大正9(1920)年、「東洋コルク工業」として誕生した現

在の「MAZDA」は今年創立100周年を迎えた。

その長い歴史の中でも特筆すべきは、「東洋工業」時代

に「ROTARY」エンジンの実用化に挑戦したこと。

「ROTARY」エンジンは、さかのぼること昭和36(1961)年に西ドイツNSU社とバンケルタイプの技術提携の後、4部門50名近い規模の「ロータリーエンジン研究部」を組織し「悪魔の爪痕」とまで言われた「波状摩耗」などの難問解決に取り組み昭和42(1967)年にNSUに次ぐ世界で2番目(2ローターでは世界初)の「COSMO SPORT」

をデビュ―させたという苦心の結実であったと聞く。研究部長だった山本健一は後に社長、会長を務めた人である。

MAZDA COSMO SPORT

COSMO SPORTの記事はこちら↑

そこで今回は、世界初の量産型搭載車となった「COSMO SPORT」に続く第2段の『FAMILIA ROTARY COUPE』をご紹介する。

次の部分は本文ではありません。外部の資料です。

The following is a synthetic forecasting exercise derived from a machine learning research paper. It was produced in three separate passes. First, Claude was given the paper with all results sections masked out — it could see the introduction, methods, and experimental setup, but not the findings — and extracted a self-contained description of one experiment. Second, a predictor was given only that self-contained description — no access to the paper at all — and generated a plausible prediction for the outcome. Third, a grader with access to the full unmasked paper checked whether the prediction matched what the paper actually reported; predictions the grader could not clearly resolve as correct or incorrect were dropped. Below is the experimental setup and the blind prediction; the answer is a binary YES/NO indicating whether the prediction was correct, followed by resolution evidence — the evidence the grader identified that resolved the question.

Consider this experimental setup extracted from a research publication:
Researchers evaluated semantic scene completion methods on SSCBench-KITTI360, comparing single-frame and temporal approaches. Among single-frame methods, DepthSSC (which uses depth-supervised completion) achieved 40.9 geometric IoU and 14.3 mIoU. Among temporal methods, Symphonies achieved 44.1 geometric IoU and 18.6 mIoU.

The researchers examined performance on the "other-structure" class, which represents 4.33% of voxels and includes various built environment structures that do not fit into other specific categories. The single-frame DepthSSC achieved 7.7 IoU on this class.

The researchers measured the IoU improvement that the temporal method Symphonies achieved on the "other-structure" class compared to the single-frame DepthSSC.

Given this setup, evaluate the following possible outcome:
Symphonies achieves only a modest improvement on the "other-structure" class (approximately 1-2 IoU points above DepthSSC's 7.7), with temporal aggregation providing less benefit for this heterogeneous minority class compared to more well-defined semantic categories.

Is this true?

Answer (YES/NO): NO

「ROTARY」エンジンの普及展開のために開発されたとされるこのくるまは昭和42(1967)年開催の第14回東京モーターショー

に登場した「RX85」をベースに昭和43(1968)年に登場した。

「COSMO SPORT」と同じ「10A」型のデチューン版とは言え491ccX2ローター搭載の100ps/7000rpm。

セミモノコックのボディーにコイルスプリング・ストラットやダンパー採用の懸架装置、タンデム型マスターシリンダー、前輪ディスクブレーキ、偏平タイヤなどが最高速度180km/hの実力を支えていた。

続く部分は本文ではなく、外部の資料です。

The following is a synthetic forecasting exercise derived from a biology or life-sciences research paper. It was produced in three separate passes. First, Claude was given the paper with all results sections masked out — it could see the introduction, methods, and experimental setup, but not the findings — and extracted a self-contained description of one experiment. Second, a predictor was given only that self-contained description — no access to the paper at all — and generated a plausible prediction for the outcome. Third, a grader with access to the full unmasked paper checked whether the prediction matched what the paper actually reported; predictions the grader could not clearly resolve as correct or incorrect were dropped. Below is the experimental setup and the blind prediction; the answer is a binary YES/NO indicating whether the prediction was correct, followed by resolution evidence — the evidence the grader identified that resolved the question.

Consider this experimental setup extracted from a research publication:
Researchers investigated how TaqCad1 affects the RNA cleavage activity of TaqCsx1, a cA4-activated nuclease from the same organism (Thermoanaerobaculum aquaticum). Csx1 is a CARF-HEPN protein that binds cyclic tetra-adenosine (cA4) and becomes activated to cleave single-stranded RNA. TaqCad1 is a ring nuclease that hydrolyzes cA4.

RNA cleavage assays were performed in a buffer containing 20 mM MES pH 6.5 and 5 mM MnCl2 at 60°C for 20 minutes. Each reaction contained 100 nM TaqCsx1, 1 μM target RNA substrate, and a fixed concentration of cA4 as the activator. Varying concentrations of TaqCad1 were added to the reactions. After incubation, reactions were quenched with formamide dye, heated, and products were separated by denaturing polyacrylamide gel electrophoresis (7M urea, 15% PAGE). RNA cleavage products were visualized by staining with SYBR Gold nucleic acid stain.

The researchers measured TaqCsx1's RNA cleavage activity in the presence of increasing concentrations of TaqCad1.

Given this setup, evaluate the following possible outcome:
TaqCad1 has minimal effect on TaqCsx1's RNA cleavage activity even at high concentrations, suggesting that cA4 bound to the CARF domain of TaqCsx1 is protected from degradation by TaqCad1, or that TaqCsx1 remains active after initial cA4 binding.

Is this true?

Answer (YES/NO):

昭和44(1969)年のシンガポールグランプリ優勝など、世界のレースでの活躍も目覚ましく、モータースポーツ界にも大きく貢献した。

初めて見た時に感じた「綺麗なライン‼」の印象が今も鮮明だ。

ここで登場時のカタログからの画像をご覧いただくが、冒頭に「世界にチャレンジする世界の新車」とあり、見開きの実物大エンジンカット写真が綴じ込まれていて「同等馬力レシプロエンジン」6気筒、4気筒とのサイズ比較図面が誇らしげだ。さらに、「座っただけで運転の喜びがあふれる操縦席―コックピットー」としてT型コンソールを中心とした運転席まわりの全体写真が速さへのイメージを醸し出している豪華版だ。

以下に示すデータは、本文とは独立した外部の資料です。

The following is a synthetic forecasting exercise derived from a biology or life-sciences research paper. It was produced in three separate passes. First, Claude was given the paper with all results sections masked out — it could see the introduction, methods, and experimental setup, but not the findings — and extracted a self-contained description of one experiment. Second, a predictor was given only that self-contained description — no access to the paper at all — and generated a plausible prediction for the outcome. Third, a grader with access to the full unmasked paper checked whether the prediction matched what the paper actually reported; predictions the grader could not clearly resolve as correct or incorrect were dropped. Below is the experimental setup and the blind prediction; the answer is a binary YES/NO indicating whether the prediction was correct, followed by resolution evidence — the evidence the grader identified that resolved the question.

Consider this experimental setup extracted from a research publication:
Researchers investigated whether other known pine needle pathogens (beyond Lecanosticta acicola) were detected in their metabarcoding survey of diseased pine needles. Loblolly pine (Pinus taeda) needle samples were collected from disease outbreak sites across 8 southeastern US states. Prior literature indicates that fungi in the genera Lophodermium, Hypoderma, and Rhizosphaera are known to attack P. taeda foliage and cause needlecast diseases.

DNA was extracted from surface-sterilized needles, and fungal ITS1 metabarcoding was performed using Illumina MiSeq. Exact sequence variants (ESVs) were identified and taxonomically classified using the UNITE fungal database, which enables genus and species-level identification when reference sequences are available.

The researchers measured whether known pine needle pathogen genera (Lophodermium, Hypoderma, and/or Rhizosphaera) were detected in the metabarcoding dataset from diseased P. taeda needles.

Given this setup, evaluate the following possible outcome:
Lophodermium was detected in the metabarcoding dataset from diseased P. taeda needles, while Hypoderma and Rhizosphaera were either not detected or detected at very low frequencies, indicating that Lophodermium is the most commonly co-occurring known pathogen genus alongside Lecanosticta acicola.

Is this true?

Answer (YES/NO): NO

登場の昭和43(1968)年は東大闘争(安田講堂占拠)をはじめとする大学紛争激化の年だった。

成田空港反対派の三里塚闘争もあった。

また、参院選で当時作家の石原慎太郎はじめタレント議員の大量当選が話題となった。

そして3億円事件、大衆車の代表格「カローラ」が印象深いのが何とも…。

一方、「少年ジャンプ」創刊や「大塚のボンカレー」発売も懐かしい。「厚木ナイロンのパンティーストッキング」発売はミニスカート促進の立役者?かも。

ちなみにこの年のレコード大賞は超ミニの黛ジュンが歌った「天使の誘惑」だった。

最後に、当時「ROTARY」エンジンを実用化させた意欲と技術力を今後とも魅力ある現代版スポーティーカー開発に生かしていただけることに期待大である。